PROBLEM STATEMENT.
Every line with "Tanzania" in it should be copied from the data.

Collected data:
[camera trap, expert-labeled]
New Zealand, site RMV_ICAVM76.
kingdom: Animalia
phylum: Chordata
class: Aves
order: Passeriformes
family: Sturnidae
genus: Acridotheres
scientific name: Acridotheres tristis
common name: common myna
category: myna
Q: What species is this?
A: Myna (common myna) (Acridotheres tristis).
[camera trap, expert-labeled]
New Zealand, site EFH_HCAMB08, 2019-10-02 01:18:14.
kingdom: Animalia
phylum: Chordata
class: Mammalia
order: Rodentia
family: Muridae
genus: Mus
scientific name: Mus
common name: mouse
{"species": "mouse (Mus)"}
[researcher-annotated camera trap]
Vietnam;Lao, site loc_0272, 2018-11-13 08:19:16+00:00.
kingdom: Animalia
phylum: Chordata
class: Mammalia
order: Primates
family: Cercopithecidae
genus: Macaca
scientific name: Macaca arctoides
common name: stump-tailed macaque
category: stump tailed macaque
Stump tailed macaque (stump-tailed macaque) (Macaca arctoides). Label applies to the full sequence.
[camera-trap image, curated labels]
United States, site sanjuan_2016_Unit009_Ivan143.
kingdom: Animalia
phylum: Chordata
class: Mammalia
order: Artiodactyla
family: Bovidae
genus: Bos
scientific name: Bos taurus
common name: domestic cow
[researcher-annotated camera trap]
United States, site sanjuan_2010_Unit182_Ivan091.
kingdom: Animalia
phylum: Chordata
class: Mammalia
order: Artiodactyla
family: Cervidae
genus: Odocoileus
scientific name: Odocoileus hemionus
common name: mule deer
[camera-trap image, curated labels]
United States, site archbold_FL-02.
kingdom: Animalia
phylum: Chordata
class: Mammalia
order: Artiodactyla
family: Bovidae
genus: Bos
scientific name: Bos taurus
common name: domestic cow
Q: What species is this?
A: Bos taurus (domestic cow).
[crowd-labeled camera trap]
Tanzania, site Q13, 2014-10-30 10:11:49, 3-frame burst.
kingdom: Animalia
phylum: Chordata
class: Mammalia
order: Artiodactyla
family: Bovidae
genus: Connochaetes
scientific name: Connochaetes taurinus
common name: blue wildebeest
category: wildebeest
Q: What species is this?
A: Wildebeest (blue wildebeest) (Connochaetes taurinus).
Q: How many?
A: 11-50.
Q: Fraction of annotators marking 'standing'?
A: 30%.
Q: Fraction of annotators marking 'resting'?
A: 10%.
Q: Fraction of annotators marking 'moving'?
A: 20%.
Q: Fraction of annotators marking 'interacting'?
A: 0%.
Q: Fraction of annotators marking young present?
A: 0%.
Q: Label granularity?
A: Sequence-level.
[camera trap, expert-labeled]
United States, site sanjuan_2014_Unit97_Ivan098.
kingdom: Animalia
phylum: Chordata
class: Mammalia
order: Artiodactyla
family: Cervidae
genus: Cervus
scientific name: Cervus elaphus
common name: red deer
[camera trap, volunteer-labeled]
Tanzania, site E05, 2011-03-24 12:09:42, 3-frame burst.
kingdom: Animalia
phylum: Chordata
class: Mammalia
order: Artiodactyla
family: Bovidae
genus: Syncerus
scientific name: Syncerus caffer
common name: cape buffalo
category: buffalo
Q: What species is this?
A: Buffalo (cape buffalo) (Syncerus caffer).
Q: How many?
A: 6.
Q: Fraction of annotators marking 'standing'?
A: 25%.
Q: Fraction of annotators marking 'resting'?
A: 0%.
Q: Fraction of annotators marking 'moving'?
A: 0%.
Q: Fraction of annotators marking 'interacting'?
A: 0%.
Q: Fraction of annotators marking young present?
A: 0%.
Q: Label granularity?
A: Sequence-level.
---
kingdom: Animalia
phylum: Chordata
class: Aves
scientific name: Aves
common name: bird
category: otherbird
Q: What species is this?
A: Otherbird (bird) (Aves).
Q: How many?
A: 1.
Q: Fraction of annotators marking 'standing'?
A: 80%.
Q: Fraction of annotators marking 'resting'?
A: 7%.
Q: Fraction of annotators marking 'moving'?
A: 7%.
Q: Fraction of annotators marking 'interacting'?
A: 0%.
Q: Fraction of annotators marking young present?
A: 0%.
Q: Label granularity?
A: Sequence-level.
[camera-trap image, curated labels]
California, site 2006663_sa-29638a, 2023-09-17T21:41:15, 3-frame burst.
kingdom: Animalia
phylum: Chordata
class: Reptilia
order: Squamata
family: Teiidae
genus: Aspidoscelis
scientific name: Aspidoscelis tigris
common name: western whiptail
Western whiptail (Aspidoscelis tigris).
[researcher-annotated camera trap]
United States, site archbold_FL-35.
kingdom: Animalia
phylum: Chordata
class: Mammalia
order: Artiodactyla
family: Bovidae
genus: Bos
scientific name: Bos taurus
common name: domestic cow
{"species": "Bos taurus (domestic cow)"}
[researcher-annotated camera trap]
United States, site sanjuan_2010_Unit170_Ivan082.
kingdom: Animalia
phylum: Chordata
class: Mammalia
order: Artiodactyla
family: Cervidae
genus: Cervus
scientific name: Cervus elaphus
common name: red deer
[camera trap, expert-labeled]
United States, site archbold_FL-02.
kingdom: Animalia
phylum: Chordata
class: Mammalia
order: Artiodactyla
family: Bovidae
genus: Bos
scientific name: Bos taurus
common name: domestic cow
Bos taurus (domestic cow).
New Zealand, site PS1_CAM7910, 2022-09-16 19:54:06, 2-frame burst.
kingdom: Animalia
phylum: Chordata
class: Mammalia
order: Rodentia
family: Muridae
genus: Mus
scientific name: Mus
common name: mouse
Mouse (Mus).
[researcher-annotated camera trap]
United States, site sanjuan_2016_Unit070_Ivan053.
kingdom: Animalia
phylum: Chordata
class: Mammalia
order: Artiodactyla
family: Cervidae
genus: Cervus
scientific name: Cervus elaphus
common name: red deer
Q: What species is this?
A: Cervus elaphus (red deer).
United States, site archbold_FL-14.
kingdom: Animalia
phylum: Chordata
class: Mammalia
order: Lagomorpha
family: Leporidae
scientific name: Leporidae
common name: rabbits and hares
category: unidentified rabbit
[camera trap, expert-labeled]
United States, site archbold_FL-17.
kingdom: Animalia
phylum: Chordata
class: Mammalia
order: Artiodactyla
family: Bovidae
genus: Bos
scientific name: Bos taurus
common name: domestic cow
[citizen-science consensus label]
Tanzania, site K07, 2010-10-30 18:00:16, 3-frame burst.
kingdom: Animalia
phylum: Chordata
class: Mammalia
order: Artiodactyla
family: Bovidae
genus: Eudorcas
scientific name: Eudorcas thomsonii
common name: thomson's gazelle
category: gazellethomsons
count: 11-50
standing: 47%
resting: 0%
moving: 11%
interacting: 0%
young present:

TASK RESULT.
Tanzania, site Q13, 2014-10-30 10:11:49, 3-frame burst.
Tanzania, site E05, 2011-03-24 12:09:42, 3-frame burst.
Tanzania, site K07, 2010-10-30 18:00:16, 3-frame burst.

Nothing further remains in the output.